Consigne 1 - Selon l'extrait du débat parlementaire, dans quel projet de loi se trouvent les dispositions touchant les élections scolaires ?
Consigne 2 - Dans l'extrait du débat parlementaire, reprenez le passage allant de « Dans ce sens-là, M. » jusqu'à « Une voix: Bravo! » inclus, en substituant « intolérable » à « inacceptable ».
Consigne 3 - Rédigez la suite de l'intervention sur le projet de loi 107 dans l'extrait du débat parlementaire, à partir de la dernière phrase donnée.

Extrait du texte -
------------------------

Dans ce sens-là, M. le Président, je conclus en disant que
j'espère que le ministre de l'Éducation va apporter des
modifications mais des modifications profondes non seulement en termes de
nombres - vous parlez de 200 ou 300 modifications - mais sur le fond, des
modifications majeures. Sinon ce sera carrément inacceptable. Je vous
remercie, M. le Président.
Une voix: Bravo!
Le Vice-Président: M. le leader adjoint du
gouvernement.
M. Johnson: M. le Président, sur une question d'agencement
de nos travaux. C'est un peu toujours la même histoire dans la
dernière intervention. Cela peut durer 20 minutes, 19, 21, 22 minutes.
Je demanderais tout de suite au leader adjoint du gouvernement s'il n'a pas
objection à ce qu'on n'interrompe pas la députée à
10 heures précises, sachant qu'il y en aura possiblement pour quelques
instants après 10 heures.
Le Vice-Président: M. le leader adjoint de
l'Opposition.
M. Jolivet: M. le Président, comme I m'a appelé le
leader adjoint du gouvernement, je vais lui dire oui.
Des voix: Ha, ha, ha!
(21 h 40)
M. Jolivet: Mais je vais laisser la chance à Mme la
députée de Jacques-Cartier de terminer son intervention.
Le Vice-Président: Très bien. J'en prends bonne
note. Je cède, en conséquence, la parole à Mme la
députée de Jacques-Cartier.
Mme Joan Dougherty
Mme Dougherty: Merci, M. le Président. Le projet de loi
107 remplace l'actuelle Loi sur l'instruction publique, à l'exception
des dispositions qui touchent les élections scolaires et qui se
retrouvent dans un autre projet de loi portant le no 106. Le projet de loi
établit un cadre légal pour le fonctionnement du système
scolaire. Il établit les droits, les rôles ainsi que les
responsabilités des principaux partenaires du système scolaire, y
compris les élèves, les parents, les enseignants, les directeurs
d'école, les commissions scolaires, le ministre de l'Éducation et
le gouvernement. Il précise les structures et modalités qui
permettent l'exercice des pouvoirs respectifs.
Parmi les multiples objectifs du projet de loi, il y en a trois
d'importance particulière: donner aux écoles la capacité
de mieux répondre à la diversité évolutive de
cultures et de religions de la population québécoise; donner plus
de place aux parents dans le système scolaire; troisièmement,
établir éventuellement des commissions scolaires partout au
Québec, basées sur la langue anglaise ou française au lieu
de la confessionnalité catholique ou protestante.

------------------------

Données à examiner -
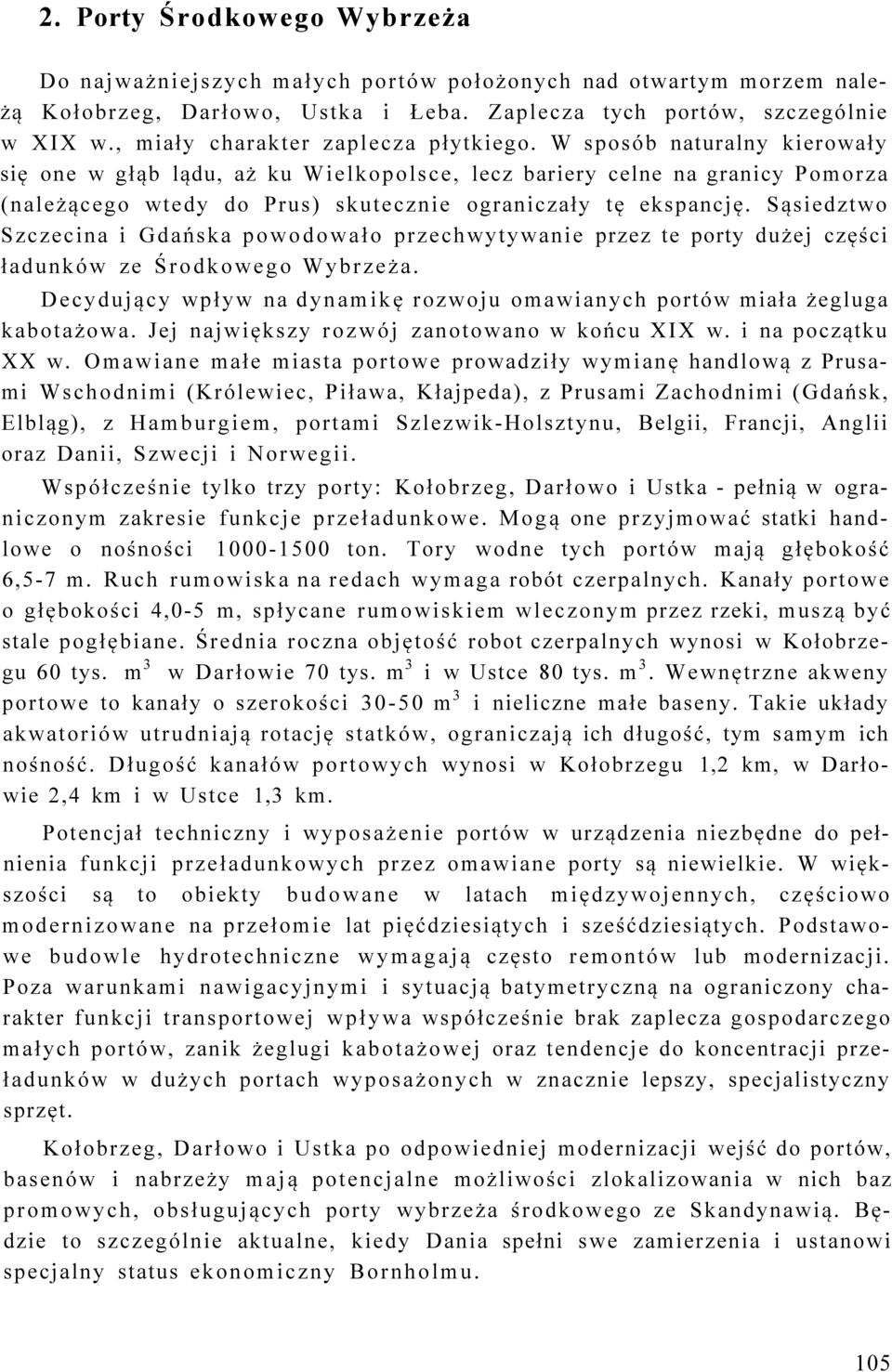 2. Porty Środkowego Wybrzeża

Do najważniejszych małych portów położonych nad otwartym morzem należą Kołobrzeg, Darłowo, Ustka i Łeba. Zaplecza tych portów, szczególnie w XIX w., miały charakter zaplecza płytkiego. W sposób naturalny kierowały się one w głąb lądu, aż ku Wielkopolsce, lecz bariery celne na granicy Pomorza (należącego wtedy do Prus) skutecznie ograniczały tę ekspancję. Sąsiedztwo Szczecina i Gdańska powodowało przechwytywanie przez te porty dużej części ładunków ze Środkowego Wybrzeża.

Decydujący wpływ na dynamikę rozwoju omawianych portów miała żegluga kabotażowa. Jej największy rozwój zanotowano w końcu XIX w. i na początku XX w. Omawiane małe miasta portowe prowadziły wymianę handlową z Prusami Wschodnimi (Królewiec, Piława, Kłajpeda), z Prusami Zachodnimi (Gdańsk, Elbląg), z Hamburgiem, portami Szlezwik-Holsztynu, Belgii, Francji, Anglii oraz Danii, Szwecji i Norwegii.

Współcześnie tylko trzy porty: Kołobrzeg, Darłowo i Ustka - pełnią w ograniczonym zakresie funkcje przeładunkowe. Mogą one przyjmować statki handlowe o nośności 1000-1500 ton. Tory wodne tych portów mają głębokość 6,5-7 m. Ruch rumowiska na redach wymaga robót czerpalnych. Kanały portowe o głębokości 4,0-5 m, spłycane rumowiskiem wleczonym przez rzeki, muszą być stale pogłębiane. Średnia roczna objętość robot czerpalnych wynosi w Kołobrzegu 60 tys. $m^3$ w Darłowie 70 tys. $m^3$ i w Ustce 80 tys. $m^3$. Wewnętrzne akweny portowe to kanały o szerokości 30-50 $m^3$ i nieliczne małe baseny. Takie układy akwatoriów utrudniają rotację statków, ograniczają ich długość, tym samym ich nośność. Długość kanałów portowych wynosi w Kołobrzegu 1,2 km, w Darłowie 2,4 km i w Ustce 1,3 km.

Potencjał techniczny i wyposażenie portów w urządzenia niezbędne do pełnienia funkcji przeładunkowych przez omawiane porty są niewielkie. W większości są to obiekty budowane w latach międzywojennych, częściowo modernizowane na przełomie lat pięćdziesiątych i sześćdziesiątych. Podstawowe budowle hydrotechniczne wymagają często remontów lub modernizacji. Poza warunkami nawigacyjnymi i sytuacją batymetryczną na ograniczony charakter funkcji transportowej wpływa współcześnie brak zaplecza gospodarczego małych portów, zanik żeglugi kabotażowej oraz tendencje do koncentracji przeładunków w dużych portach wyposażonych w znacznie lepszy, specjalistyczny sprzęt.

Kołobrzeg, Darłowo i Ustka po odpowiedniej modernizacji wejść do portów, basenów i nabrzeży mają potencjalne możliwości zlokalizowania w nich baz promowych, obsługujących porty wybrzeża środkowego ze Skandynawią. Będzie to szczególnie aktualne, kiedy Dania spełni swe zamierzenia i ustanowi specjalny status ekonomiczny Bornholmu.

105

------------------------

Réponse rédigée 1 - Dans le projet de loi no 106.

Réponse rédigée 2 -
Dans ce sens-là, M. le Président, je conclus en disant que
j'espère que le ministre de l'Éducation va apporter des
modifications mais des modifications profondes non seulement en termes de
nombres - vous parlez de 200 ou 300 modifications - mais sur le fond, des
modifications majeures. Sinon ce sera carrément intolérable. Je vous
remercie, M. le Président.
Une voix: Bravo!

Réponse rédigée 3 -
M. le Président, les opinions exprimées par les 97 groupes
que nous avons entendus à la commission permanente de l'éducation
gravitaient autour de quatre grandes questions: le rôle des parents, la
confessionnalité de l'école, les pouvoirs du ministre
vis-à-vis des pouvoirs des commissions scolaires et la création
des commissions scolaires linguistiques. Je suis heureuse que le projet de loi
sera amélioré de façon importante à la
lumière des recommandations faites
lors de la commission parlementaire. Dans le peu de temps qui m'est
alloué, j'aimerais commenter brièvement chacune des grandes
questions litigieuses.
Sur le rôle des parents, je veux dire ceci. Les parents sont les
premiers responsables de l'éducation de leurs enfants. Donc, ils
devraient jouer un rôle important dans le système scolaire. Leur
participation à l'école publique ainsi qu'au niveau de la
commission scolaire est essentielle pour enraciner les orientations et les
politiques du système dans les besoins réels de nos
élèves et de leurs familles. Les parents pourraient offrir un
enrichissement indispensable à la vie de l'école. Leurs avis et
opinions sur les orientations et les politiques de l'école et de
l'ensemble du système sont indispensables. Leurs enfants ne peuvent que
profiter de leur engagement à contribuer à l'amélioration
du système d'éducation.
Mais je suis convaincue que le rôle approprié des parents
n'est pas de gérer le système. La responsabilité de
gérer relève des directeurs d'école ainsi que des cadres
du système toujours guidés par les premiers responsables qui sont
les commissaires élus par l'ensemble des électeurs de leur
territoire.
De plus, en établissant dans la loi les structures de
participation des parents, il faut tenir compte de la disponibilité et
des capacités des parents qui pourraient varier grandement d'une
école à l'autre. Donc, il faut être réalistes et
flexibles à cet égard.
Pour toutes ces raisons, je suis heureuse de constater que les
amendements tendent à conserver le caractère obligatoire,
c'est-à-dire le maintien obligatoire du comité d'école, du
comité de parents ainsi que des deux parents siégeant à la
commission scolaire sans droit de vote. Cette dernière provision
représente le consensus de la Fédération des parents.
Le projet de loi prévoit une autre mesure que je considère
très positive: la désignation d'un troisième parent
commissaire comme représentant des parents de la langue minoritaire.
Cette provision s'applique évidemment aux commissions confessionnelles
dispensant l'éducation dans les deux langues.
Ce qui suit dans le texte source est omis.